[Begin SUPPLIED TEXT]
From what I know about it, gobject-introspection has some nice properties, but one killer drawback: it's incompatible with cross compilation. This is apparently because it requires running binaries compiled for the target system as part of the build process. You actually can cross compile if you have an emulator for that system handy [1], but that's horrible.

Apparently the reason it requires running the compiled binaries is that GObject types are only registered at runtime, within so-called "_get_type" functions. For more typical systems, everything needed can be determined at compile time. Too bad there's no portable way to ask a C compiler to dump what it knows about a source file, but if you just want things like struct sizes and field offsets, you can compile a C file that embeds them as global variables, and then extract the variable values. For more advanced introspection there are many less-portable options including Clang's API, GCC-XML, parsing debug info, or writing your own compiler (easier for C; it seems that parts of gobject-introspection work like this).

Anyway, another interesting comparison is DTrace's CTF (Compact Type Format) [2], a simple binary format that describes the kernel's C struct layouts, function signatures, etc. This information is simply converted from compiler-generated debug info [3], but it's stripped down enough that it can be embedded into every kernel without too much size overhead. When the DTrace compiler is invoked to compile a user hook, it parses the CTF data and exposes the types and functions to the user's code (which is written in a custom C-like language).
[End SUPPLIED TEXT]
▶ **WHAT TO WORK ON**:
**A)** In the text about gobject-introspection, why does the build process need to run binaries compiled for the target system?
**B)** Continue the text about gobject-introspection and DTrace's CTF from the point where it stops.
[Begin DATA SEGMENT]
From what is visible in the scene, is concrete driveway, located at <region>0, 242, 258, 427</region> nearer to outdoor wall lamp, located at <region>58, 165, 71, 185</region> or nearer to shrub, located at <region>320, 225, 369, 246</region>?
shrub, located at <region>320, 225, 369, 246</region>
[End DATA SEGMENT]
▶ **ANSWERS**:
**A)** GObject types are only registered at runtime, inside so-called "_get_type" functions.

**B)**
Ironically, BPF has BTF, which is a very similar-looking format that encodes very similar kinds of data – but is used for a completely different purpose. Specifically, it's only used to encode types and functions defined by BPF programs, to allow the kernel to pretty-print things. But in theory BTF could be repurposed to work like CTF: you would need to generate BTF information for the kernel itself, and then Clang could be extended to support "including" BTF files in place of C headers. However, this option was apparently discussed and rejected [4]. I haven't read the original threads to find out why, but I suspect it might involve:

- Lack of existing tooling to do the above;

- Lower expressivity compared to C headers, e.g. the inability to encode macros (although this could be fixed);

- Desire to use the information for building not just BPF hooks but also full-fledged kernel modules.

[1] https://maxice8.github.io/8-cross-the-gir/

[2] https://github.com/oracle/libdtrace-ctf/blob/master/include/...

[3] https://www.freebsd.org/cgi/man.cgi?query=ctfconvert&sektion...

[4] https://lwn.net/Articles/783832/


Yeah, I'd love to have something like BTF or CTF used widely for machine-readable type information. (https://facebookmicrosites.github.io/bpf/blog/2018/11/14/btf... gives some further information there.)

The limitations regarding macros sound like the biggest issue to me (both code-like macros and just simple defined names for values via #define). I'd love to see solutions for that. What do you think that would look like?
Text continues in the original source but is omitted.